Keywords: dengue; gene drive; malaria; maternal effect; mosquito; selfish genetic element; synthetic biology.

Figure 1. Medea genetics, molecular basis of synthetic elements, and cycles of population replacement

Mothers carrying Medea cause the death of all progeny that fail to inherit Medea (A). Synthetic Medea elements consist of two genes. Maternally-expressed miRNAs (the toxin) silence (red line during oogenesis) the expression of a maternally-expressed transcript (grey line) that normally provides a product essential for early embryonic development. Rescue of Medea-dependent maternal-effect lethality occurs when progeny inheriting Medea express a version of the silenced maternal mRNA sufficient to rescue normal development (green line). Progeny that fail to inherit Medea die because the endogenous levels of the maternally-deposited mRNA (red line during embryogenesis) are insufficient for normal development (B). Second-generation Medea elements (n+1) carrying a new cargo, a new toxin, a new antidote, and a copy of the antidote from the previous generation (n), drive into a population at the expense of a first generation element (n), when both elements are located at the same position in the genome so as to force them to compete for germline transmission (C).

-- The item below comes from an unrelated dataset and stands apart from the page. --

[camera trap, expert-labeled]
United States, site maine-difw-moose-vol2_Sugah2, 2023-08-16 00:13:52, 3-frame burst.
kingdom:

Figure 2. Medea^dah and Medea^o-fut1 drive population replacement

Fraction of the adult population that is transgenic is plotted versus number of generations for both Medea^dah (thin blue lines) and Medea^o-fut1 (thin green lines). Expected transgenic frequencies for a Medea with no fitness cost (s = 0) are indicated by the black line. Predicted behavior of Medea elements with fitness costs corresponding to best-fit estimates Medea^dah (bold blue line) and Medea^o-fut1 (bold green line) were derived from actual Medea^dah and Medea^o-fut1 behavior. 95% confidence intervals are indicated by light green and blue shading. s = additive fitness cost in Medea homozygotes.

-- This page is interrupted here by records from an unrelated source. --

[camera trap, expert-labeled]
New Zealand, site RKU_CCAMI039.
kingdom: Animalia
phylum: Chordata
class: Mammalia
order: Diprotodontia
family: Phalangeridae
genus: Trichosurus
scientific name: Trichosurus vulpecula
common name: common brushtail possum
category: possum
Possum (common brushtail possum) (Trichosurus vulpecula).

Figure 3. Molecular characterization of stage 14 oocytes and 0–1 hr embryos from mothers of specific genotypes

Levels of myd88, o-fut-1 and dah mRNA determined using RNA-seq (expressed as Fragments per kilobase per million reads, FPKM) in wildtype stage 14 oocytes and 0–1 hr embryos from wildtype mothers and wildtype fathers (+/+), and from oocytes and embryos derived from heterozygous Medea^myd88 (green bars), Medea^dah (blue bars) or Medea^o-fut1 (red bars) mothers crossed to (+/+) males. Asterisks indicate the number of replicates (A). The structures of the miRNAs used to silence dah, o-fut1, and myd88 are indicated. The orange shaded region indicates the predicted miRNA guide strand; the yellow shaded region represents the miRNA* strand. Horizontal arrows indicate sites of Drosha and Dicer cleavage (B). Small RNA reads for synthetic miRNAs were expressed as reads per million reads (RPM), which normalizes read count to the size of each library. To provide a sense of scale, the expression levels of synthetic miRNAs were also compared to those of endogenous miRNAs expressed in the ovary, both in terms of absolute rank and in terms of rank percentile.

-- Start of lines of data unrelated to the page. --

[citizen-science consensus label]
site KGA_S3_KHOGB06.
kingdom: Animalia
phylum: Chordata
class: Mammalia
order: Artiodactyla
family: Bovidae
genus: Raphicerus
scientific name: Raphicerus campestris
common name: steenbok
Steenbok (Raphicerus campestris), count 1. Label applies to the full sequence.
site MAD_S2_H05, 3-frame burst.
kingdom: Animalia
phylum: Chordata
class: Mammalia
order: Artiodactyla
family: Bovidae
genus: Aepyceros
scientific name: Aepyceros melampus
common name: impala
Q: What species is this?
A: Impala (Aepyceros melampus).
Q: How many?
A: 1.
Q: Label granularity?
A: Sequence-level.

Figure 4. Hypothetical Medea elements carrying a cargo transgene cassette able to induce cue-dependent female killing

The Medea illustrated carries a cargo gene consisting of a diapause-specific promoter (DSP) driving a toxin that is only synthesized as an intact protein in response to female-specific splicing (B). Chromatin insulators (Ins), female specific splicing events (FSS), and 3′ untranslated regions (UTR) are indicated.

Figure 5. Modeling the ability of Medea elements carrying genes that cause cue-dependent female lethality to bring about population eradication

4,000 males homozygous for a Medea carrying a transgene cassette that induces diapause-dependent female killing are released into a total wild population of 10,000. The fate of the total population (red line), transgenics (blue line), and females (green line) are followed for 30 generations. Diapause occurs in generation 13 and generation 26 (A). 6,000 transgenic males are released into the wild population as above (B).